→ SHORT PROBLEM
Turn the rows from the line containing "From the collection" through the end of the rows into a Markdown table with the columns "No." and "Line", numbering each line and omitting blank lines.

(Scene-based spatial questions)
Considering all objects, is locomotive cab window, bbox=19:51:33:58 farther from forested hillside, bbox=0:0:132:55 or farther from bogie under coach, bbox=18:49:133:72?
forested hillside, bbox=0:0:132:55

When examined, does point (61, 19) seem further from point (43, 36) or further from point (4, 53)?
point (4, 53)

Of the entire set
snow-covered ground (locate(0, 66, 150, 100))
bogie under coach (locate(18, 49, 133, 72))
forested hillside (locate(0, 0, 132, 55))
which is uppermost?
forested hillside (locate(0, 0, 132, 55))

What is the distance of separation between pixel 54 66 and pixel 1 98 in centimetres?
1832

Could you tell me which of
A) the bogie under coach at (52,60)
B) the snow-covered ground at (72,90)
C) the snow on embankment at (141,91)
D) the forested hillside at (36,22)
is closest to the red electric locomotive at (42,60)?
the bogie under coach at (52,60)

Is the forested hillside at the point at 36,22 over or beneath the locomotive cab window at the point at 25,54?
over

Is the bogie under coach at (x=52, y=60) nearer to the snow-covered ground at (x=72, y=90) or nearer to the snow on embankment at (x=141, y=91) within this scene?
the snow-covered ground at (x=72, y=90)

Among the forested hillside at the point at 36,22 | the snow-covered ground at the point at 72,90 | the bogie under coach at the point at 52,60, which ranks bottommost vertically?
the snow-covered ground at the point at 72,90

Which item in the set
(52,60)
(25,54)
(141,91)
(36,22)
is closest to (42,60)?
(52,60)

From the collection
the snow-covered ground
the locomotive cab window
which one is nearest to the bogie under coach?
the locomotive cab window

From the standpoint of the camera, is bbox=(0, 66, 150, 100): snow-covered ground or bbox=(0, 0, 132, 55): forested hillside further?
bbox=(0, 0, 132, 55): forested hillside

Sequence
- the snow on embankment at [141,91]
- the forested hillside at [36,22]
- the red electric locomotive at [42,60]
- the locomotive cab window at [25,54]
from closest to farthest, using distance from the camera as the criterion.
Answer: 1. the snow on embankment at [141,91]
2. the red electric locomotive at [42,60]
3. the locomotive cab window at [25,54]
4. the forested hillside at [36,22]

→ TASK RESULT
| No. | Line |
|---|---|
| 1 | From the collection |
| 2 | the snow-covered ground |
| 3 | the locomotive cab window |
| 4 | which one is nearest to the bogie under coach? |
| 5 | the locomotive cab window |
| 6 | From the standpoint of the camera, is bbox=(0, 66, 150, 100): snow-covered ground or bbox=(0, 0, 132, 55): forested hillside further? |
| 7 | bbox=(0, 0, 132, 55): forested hillside |
| 8 | Sequence |
| 9 | - the snow on embankment at [141,91] |
| 10 | - the forested hillside at [36,22] |
| 11 | - the red electric locomotive at [42,60] |
| 12 | - the locomotive cab window at [25,54] |
| 13 | from closest to farthest, using distance from the camera as the criterion. |
| 14 | Answer: 1. the snow on embankment at [141,91] |
| 15 | 2. the red electric locomotive at [42,60] |
| 16 | 3. the locomotive cab window at [25,54] |
| 17 | 4. the forested hillside at [36,22] |